“¿O qué mujer que tiene diez dracmas, si pierde una dracma, no enciende la lámpara, barre la casa y busca con diligencia hasta encontrarla?”
(Lucas 15:8).
Cuando nuestra hija (J) tenía tres o cuatro años perdía con frecuencia algún juguete, ropa u objeto. Buscábamos por todas partes y al final le preguntábamos:
—Claudia, ¿dónde está tu muñeca?
Echando una ligera ojeada a su alrededor y con tranquilidad, respondía encogiendo los hombros:
—¡Está perdida!
De esa manera se despreocupaba y pasaba a otra actividad. Pero tal actitud no es fácil de encontrar en los mayores. Cuando perdemos algún utensilio, herramienta u objeto, nos irritamos y no somos capaces de hacer otra cosa hasta encontrar lo perdido.

## Sección de datos
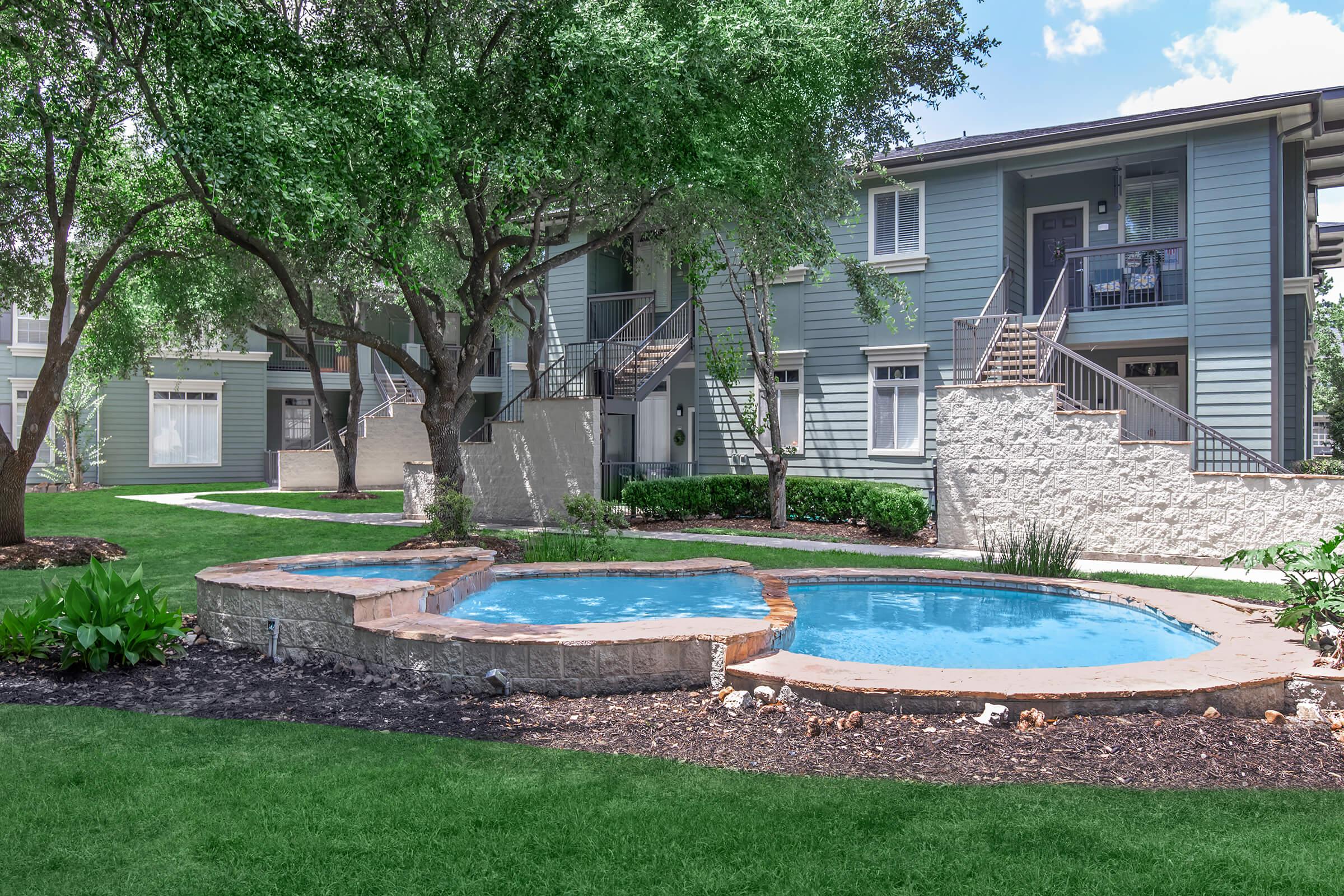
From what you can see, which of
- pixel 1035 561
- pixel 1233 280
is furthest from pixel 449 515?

## Partes del ejercicio
1: Actualiza en el fragmento todo lo que va de "Cuando nuestra hija" a "está tu muñeca?", cambiando "muñeca" por "pelota".
2: Según el fragmento, ¿qué respondía la hija cuando le preguntaban dónde estaba su muñeca?
Los datos no hacen falta para resolver nada.

## Soluciones
1:
Cuando nuestra hija (J) tenía tres o cuatro años perdía con frecuencia algún juguete, ropa u objeto. Buscábamos por todas partes y al final le preguntábamos:
—Claudia, ¿dónde está tu pelota?

2: Respondía «¡Está perdida!», encogiendo los hombros.